WORK TO COMPLETE:
Only the lines from the one containing "Considering this photo, given" to the end of the entries should be written out, each exactly as it stands, both ends included.

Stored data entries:
• • • • •

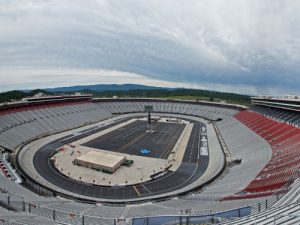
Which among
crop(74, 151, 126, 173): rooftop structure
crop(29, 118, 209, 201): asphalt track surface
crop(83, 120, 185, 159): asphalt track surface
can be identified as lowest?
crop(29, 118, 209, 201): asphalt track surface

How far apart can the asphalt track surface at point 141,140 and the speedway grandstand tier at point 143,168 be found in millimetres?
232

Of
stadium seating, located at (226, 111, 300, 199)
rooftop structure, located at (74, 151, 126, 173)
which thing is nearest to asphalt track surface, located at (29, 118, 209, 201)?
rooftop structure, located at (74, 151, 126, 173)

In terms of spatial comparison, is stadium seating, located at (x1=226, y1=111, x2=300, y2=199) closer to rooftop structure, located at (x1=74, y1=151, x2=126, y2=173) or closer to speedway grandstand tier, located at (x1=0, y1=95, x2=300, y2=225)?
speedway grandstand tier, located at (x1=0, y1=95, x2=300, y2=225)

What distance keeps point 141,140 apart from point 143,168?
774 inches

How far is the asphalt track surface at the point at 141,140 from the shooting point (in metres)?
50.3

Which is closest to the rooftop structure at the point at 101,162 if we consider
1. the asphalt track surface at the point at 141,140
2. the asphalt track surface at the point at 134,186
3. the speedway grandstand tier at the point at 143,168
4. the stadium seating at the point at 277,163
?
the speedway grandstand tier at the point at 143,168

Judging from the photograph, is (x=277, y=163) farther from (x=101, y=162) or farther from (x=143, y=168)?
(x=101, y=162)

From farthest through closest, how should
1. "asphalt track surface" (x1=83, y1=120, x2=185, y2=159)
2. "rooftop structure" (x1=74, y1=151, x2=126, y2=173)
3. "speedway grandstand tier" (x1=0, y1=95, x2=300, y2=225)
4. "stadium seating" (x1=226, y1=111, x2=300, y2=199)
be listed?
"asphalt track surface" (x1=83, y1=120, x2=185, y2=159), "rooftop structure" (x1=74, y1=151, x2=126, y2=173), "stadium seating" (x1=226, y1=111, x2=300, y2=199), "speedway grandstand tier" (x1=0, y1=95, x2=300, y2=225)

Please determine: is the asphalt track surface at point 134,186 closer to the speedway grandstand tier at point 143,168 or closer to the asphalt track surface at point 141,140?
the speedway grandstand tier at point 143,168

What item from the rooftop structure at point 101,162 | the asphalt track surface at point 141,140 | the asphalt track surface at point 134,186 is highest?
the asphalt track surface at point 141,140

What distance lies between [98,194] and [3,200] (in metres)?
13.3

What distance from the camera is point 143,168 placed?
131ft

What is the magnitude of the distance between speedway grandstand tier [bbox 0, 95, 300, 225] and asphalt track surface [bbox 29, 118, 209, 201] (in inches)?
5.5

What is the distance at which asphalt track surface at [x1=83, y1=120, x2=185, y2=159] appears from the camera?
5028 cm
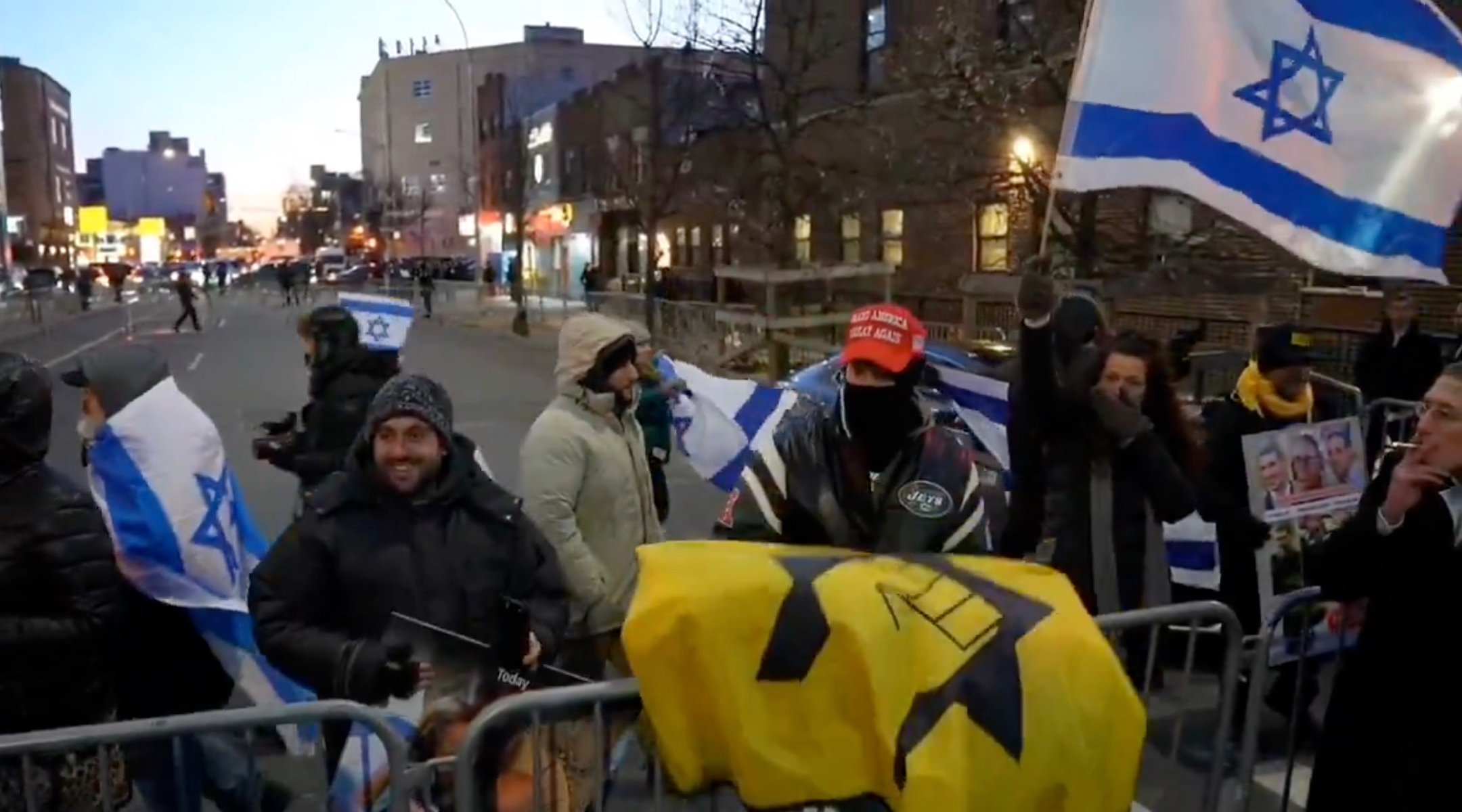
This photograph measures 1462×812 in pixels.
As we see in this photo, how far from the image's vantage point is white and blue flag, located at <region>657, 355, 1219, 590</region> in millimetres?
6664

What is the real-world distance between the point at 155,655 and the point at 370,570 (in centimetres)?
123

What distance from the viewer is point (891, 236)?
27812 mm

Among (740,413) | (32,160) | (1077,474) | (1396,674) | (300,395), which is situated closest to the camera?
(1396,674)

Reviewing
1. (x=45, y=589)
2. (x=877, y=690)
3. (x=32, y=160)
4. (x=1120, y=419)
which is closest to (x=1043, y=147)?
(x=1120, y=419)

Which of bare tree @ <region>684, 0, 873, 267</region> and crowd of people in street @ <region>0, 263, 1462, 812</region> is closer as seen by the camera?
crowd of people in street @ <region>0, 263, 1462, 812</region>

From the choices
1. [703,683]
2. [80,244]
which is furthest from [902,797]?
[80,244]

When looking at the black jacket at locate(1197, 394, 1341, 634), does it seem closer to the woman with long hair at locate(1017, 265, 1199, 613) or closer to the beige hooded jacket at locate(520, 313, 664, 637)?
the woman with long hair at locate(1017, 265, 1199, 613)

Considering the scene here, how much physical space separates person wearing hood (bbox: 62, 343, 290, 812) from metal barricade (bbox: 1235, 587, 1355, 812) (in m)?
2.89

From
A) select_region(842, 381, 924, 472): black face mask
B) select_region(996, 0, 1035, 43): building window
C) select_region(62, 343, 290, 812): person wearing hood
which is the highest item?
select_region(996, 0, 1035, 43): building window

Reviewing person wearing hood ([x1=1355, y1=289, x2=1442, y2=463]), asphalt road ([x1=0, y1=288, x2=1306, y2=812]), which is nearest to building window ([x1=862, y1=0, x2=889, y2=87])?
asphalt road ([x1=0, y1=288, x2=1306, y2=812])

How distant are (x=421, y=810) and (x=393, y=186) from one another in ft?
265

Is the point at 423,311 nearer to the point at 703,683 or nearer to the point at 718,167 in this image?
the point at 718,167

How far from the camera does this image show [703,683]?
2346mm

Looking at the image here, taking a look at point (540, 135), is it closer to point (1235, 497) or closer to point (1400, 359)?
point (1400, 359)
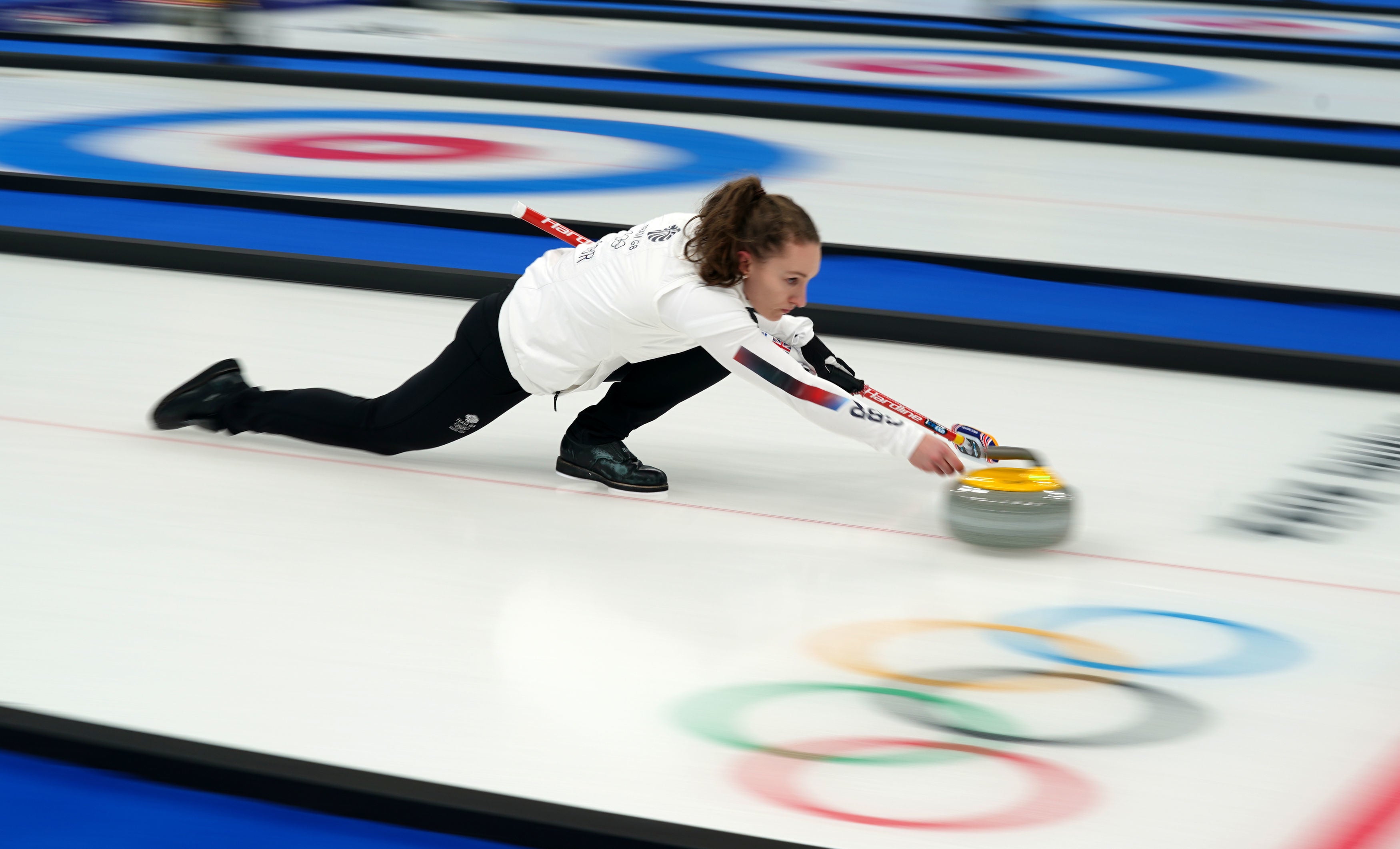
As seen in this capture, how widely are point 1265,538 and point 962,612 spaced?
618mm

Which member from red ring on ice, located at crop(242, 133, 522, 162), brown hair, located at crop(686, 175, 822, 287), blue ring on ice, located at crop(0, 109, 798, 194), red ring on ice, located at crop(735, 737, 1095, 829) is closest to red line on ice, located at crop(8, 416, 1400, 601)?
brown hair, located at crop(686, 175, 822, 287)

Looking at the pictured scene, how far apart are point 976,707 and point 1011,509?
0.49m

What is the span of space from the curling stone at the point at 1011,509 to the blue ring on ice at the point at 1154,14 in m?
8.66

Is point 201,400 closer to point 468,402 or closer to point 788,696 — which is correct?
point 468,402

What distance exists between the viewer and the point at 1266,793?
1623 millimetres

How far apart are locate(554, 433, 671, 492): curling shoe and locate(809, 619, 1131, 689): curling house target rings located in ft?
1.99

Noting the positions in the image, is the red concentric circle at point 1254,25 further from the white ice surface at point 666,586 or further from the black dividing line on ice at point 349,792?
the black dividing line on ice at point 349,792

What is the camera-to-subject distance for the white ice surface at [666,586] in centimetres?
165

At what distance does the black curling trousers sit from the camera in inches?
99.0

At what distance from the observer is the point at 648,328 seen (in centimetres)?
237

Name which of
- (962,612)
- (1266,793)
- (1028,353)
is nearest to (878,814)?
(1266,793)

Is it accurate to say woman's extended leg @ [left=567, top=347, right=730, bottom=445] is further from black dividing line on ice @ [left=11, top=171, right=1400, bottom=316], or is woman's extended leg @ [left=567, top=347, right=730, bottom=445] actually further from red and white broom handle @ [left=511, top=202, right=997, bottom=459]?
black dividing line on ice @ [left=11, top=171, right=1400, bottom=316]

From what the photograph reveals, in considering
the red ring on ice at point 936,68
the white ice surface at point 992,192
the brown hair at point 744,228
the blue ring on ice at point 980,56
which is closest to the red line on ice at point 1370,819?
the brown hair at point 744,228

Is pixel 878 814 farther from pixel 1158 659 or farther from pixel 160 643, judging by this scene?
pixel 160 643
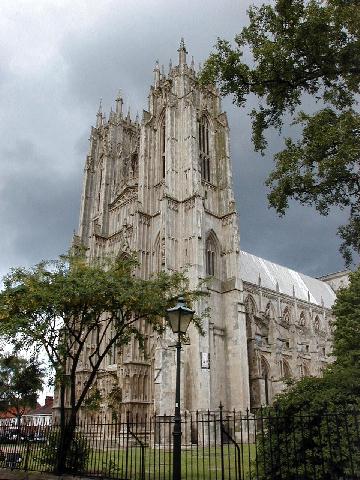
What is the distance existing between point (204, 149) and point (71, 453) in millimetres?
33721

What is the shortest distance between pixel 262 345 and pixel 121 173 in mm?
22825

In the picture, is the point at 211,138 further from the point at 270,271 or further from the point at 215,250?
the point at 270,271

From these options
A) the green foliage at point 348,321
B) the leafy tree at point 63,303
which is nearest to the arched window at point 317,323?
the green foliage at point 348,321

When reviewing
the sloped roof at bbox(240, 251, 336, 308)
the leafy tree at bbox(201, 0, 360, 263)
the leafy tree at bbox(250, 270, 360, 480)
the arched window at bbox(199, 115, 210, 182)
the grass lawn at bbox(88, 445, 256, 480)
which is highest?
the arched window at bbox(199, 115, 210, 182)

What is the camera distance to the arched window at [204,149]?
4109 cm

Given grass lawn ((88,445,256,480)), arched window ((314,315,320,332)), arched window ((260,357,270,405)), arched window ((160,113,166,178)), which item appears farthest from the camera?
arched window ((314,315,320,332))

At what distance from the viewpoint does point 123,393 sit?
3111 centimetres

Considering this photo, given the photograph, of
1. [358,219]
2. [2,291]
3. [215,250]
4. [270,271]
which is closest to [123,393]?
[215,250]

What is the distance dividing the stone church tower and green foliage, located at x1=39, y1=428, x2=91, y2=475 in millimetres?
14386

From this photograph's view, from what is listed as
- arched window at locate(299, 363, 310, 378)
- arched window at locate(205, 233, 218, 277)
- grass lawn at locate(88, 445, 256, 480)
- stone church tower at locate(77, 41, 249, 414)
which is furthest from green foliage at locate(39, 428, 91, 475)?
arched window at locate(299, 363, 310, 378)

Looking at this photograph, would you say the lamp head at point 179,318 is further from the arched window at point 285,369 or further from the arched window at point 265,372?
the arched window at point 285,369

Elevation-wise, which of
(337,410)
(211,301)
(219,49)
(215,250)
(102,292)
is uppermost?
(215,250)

• • • • •

EXERCISE SOLUTION:
Considering this photo, given the photograph, of
1. [358,219]
2. [2,291]
3. [215,250]
4. [270,271]
which is closest to [123,393]?
[215,250]

What is the distance dividing the stone church tower and green foliage, located at x1=39, y1=428, x2=91, y2=475 in millimetres?
14386

From this photograph's view, from what is listed as
- arched window at locate(299, 363, 310, 378)
- arched window at locate(205, 233, 218, 277)
- grass lawn at locate(88, 445, 256, 480)
- stone church tower at locate(77, 41, 249, 414)
which is furthest from green foliage at locate(39, 428, 91, 475)?
arched window at locate(299, 363, 310, 378)

Looking at this photograph, would you say the lamp head at point 179,318 is further from the arched window at point 285,369 or further from the arched window at point 265,372?
the arched window at point 285,369

Elevation-wise, which of
(337,410)
(211,301)
(219,49)
(215,250)
(102,292)
is uppermost?
(215,250)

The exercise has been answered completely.